Productivity is defined as Output units produced / Input used. Output is hard to measure. Often times we use revenue instead. There are multiple input factors, such as labor, material, capital, and we often use one category.

We can break the productivity ratio into multiple terms, each representing one aspect of the operation. For example. Productivity Ratios

In general you can take two approaches. First, look top-down. Start from the finance, work yourself down into the operations using tools such as a productivity ratio, and compliment this with observational data from the front line. Second is bottom-up. Look at the operational data and aggregate them using the tools, such as the KPI tree, to look how they are driving financial performance. This is where you get a balanced view of your productivity in the operation.

Quality

There are two dimensions of quality.

Performance quality, which measures to what extent a product or service that we’re providing is meeting customer expectations.
Conformance quality, which measures whether the process is carried out the way that we intend it to be carried out.

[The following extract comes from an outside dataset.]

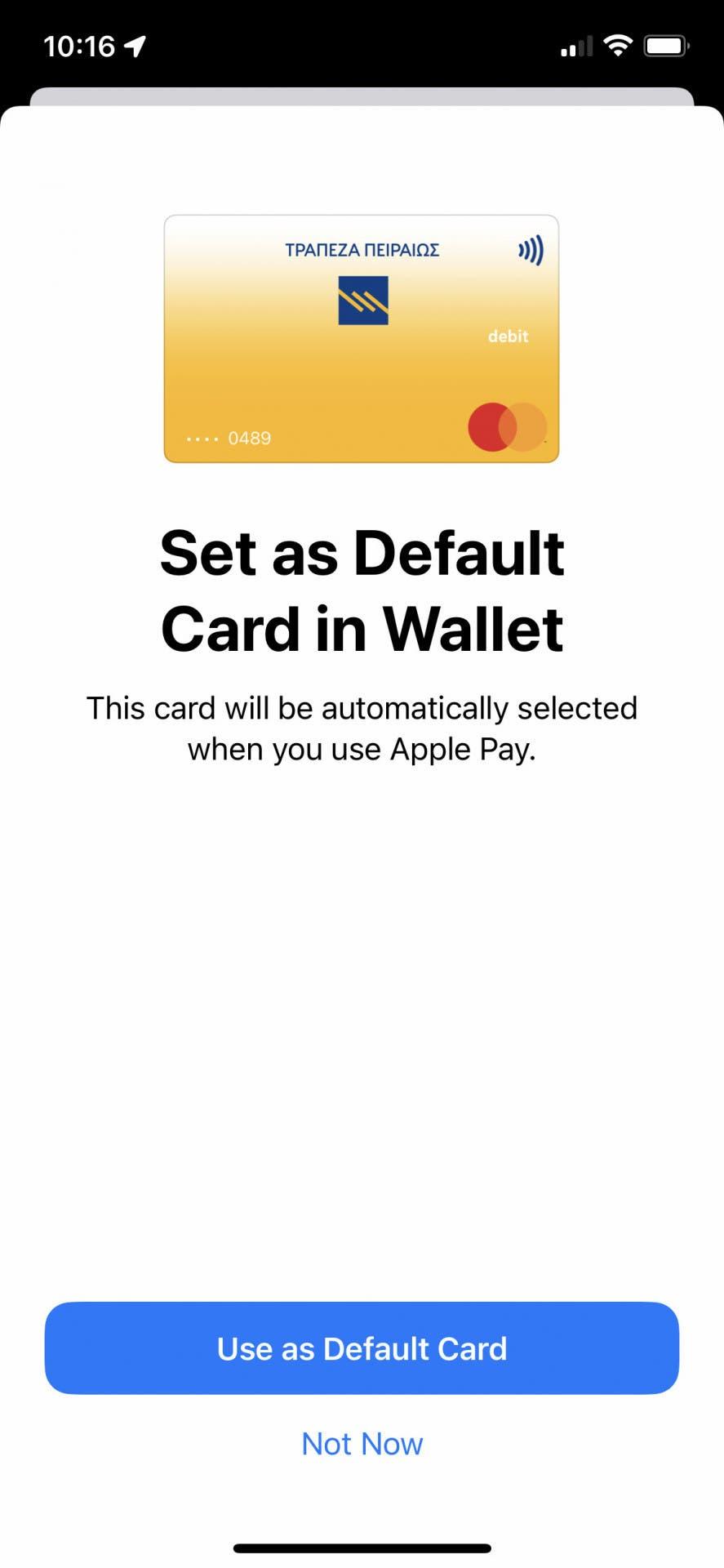 Apple Pay Πειραιώς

We focus on conformance quality. Variability is the root cause of the complexity. Without variability, we either perform the process correctly all the time, or wrongly all the time.

Each activity in the process has a yield which is 1 minus the probability of detect. Then the yield of the process is the product of yield of each activity. This requires every step of the process is carried out according to specification.

Some processes have built in redundancy so they can afford that step in the process is carried out with a defect and still the overall quality of the output is acceptable. This is known as the Swiss Cheese Model (Swiss cheese has holes in it; by stacking multiple slices together it is less likely to have holes through all of them). The probability of defect with multiple redundancies is the product of the defect probability of each redundant step.

Quality Impact on Flow

Steps that have the possibility of creating defects must be captured in the process flow diagram. They can either take the form of scrapping the flow unit, which means we just drop it from the flow, or re-working the flow unit, which means repeating some of the operations that has happened before the defect. Either way, defects show up in the process flow diagram and have the potential to make a resource bottleneck that without these defects would not be a bottleneck.

There are multiple ways of reasoning about the process flow:

Compute the actual processing time of steps with detects. A scrapping rate of \(p\) increases the processing time from \(t\) to \(\frac{t}{1-p}\), and a reworking rate of \(q\) increases the processing time to \((1-q)t+2qt\).
Compute the implied utilization from the last step to the first step by assuming a demand of \(D\). A scrapping rate of \(p\) increases the demand to \(\frac{D}{1-p}\), and a reworking rate of \(q\) increases the demand to \((1+q)D\).

Defects creates variability, and either rework or scrapping results in stranded capacity. Again this is the idea of buffer or suffer. However, inventory takes pressure of the resources and thus hiding the underlying problem. Thus, by reducing inventory, problems are exposed instead of hidden.

A Kanban System that uses a Kanban card to authorize work creates a demand pull. Instead of every step working as hard as possible, work is only authorized when a Kanban card arrives. Amount of work-in-progress is determined by number of cards, thus capping the inventory.

Six Sigma

Often the matter of good or bad is not as binary as it sounds. Oftentimes, there’s an underlying parameter that can be measured, be it a geometry, a weight, or a temperature, and this underlying measurement has to be compared with some specification. Generally, the specification is defined as a range between \(LSL\) (lower specification limit) and \(USL\) (upper specification limit).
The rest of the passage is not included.